Pisa Gezilecek Yerler ve Pisa Kulesi
Daha önceki Lucca yazımda da belirttiğim gibi Floransa’dan günübirlik gidilip gezilecek birçok şirin ve sakin Toskana köy ve kasabası var. Bunların bazılarına otobüs ve trenle gidebileceğiniz gibi bazılarına da, daha kolay bir ulaşım için araba kiralayabilirsiniz. Lucca ve Pisa, Floransa’dan trenle günübirlik gidilip ikisinin de aynı gün gezilebileceği yerler. Floransa gezimizde biz de bir günümüzü ayırıp trenle Lucca ve Pisa’yı gezdik. Günün ilk durağı Lucca’ydı ve Lucca gezi rehberine şu linkten ulaşabilirsiniz. Lucca’dan sonraki durağımızsa meşhur eğik kulesiyle tüm Dünya’da ün yapmış olan Pisa şehri. Lucca’ya 3-4 saatimizi ayırıp, öğle yemeğimizi de burada yedikten sonra tren istasyonuna gidip Pisa trenine biniyoruz ve rotamız Pisa!

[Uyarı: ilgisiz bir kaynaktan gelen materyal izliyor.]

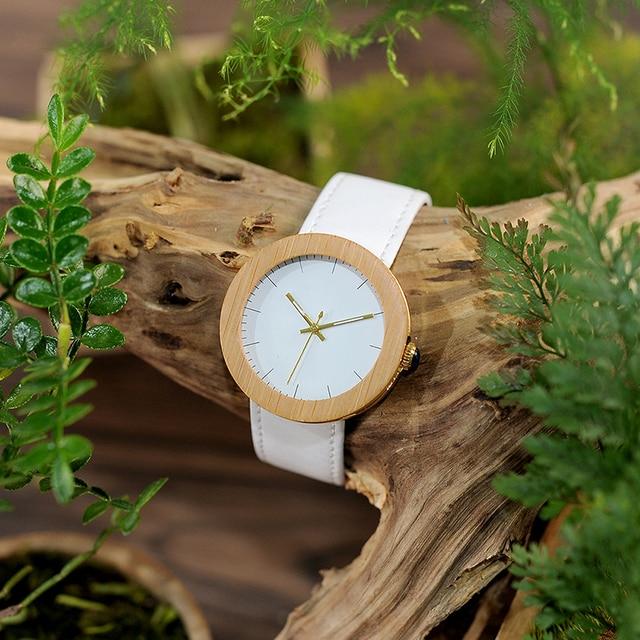 Reloj de madera y cuero pulso blanco 3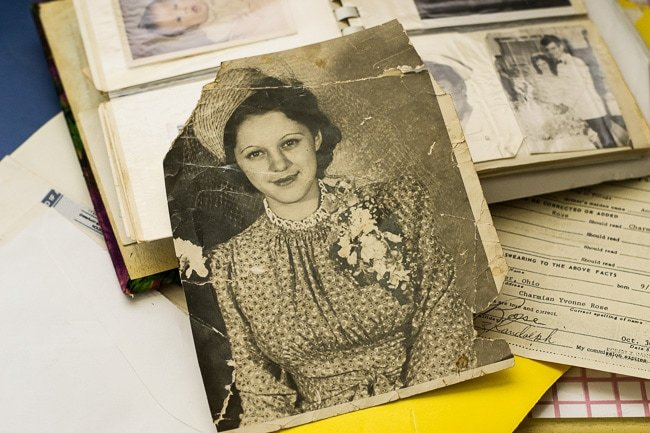 How to archive important genealogy documents and digital photos via flouronmyface.com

Pisa’ya nasıl gidilir, ne kadar kalınır?
Siz eğer Lucca’dan değil de Floransa’dan direkt Pisa’ya gidecekseniz yine Santa Maria Novella tren istasyonundan trenle ortalama 1 saat 10 dakikada buraya ulaşabilirsiniz. Floransa Pisa arası ortalama 80 km. Ama ben size kesinlikle sabahtan Lucca’ya gitmeyi, önce orayı görüp öğlen gibi de Pisa’ya geçip orayı da gördükten sonra trenle Floransa’ya dönmenizi öneririm. Lucca’yı sakinliğinden ötürü daha çok sevdiğimizi söylemeliyim. Lucca’ya ortalama 3, Pisa’ya da 2-3 saat ayırdık. Lucca’ya oranla Pisa’da daha az zaman geçirdik çünkü Pisa’da görülecek en önemli yerler Campo dei Miracoli (Mucizeler Meydanı) denilen yer ve civarında. Şehrin geri kalan kısmındaysa öyle görülecek çok önemli bir şey yok. Pisa şehri 2. Dünya Savaşında ciddi anlamda bombalandığı için şehrin büyük bir bölümü yeniden yapılmış ve modern bir görüntü çiziyor. Bu nedenle turist kalabalıklarının genelde Campo dei Miracoli ve civarında yoğunlaştığını göreceksiniz. Şehrin geri kalan kısmınınsa öğrenci şehri olmasından dolayı yine hareketli olduğunu göreceksiniz. Lucca Pisa arası ortalama 20 km ve trenle yarım saat sürüyor. Floransa-Lucca, Lucca-Pisa ve Pisa-Floransa yolculuklarınızın hepsinin biletlerini önceden Floransa tren istasyonundan almanızı öneririm. Bir de Floransa’ya geri dönerken Floransa diye geçen 2 tren istasyonu var, siz Floransa Rifredi’de değil de son durak olan Floransa SMN yani Santa Maria Novella istasyonunda ineceksiniz, aklınızda bulunsun.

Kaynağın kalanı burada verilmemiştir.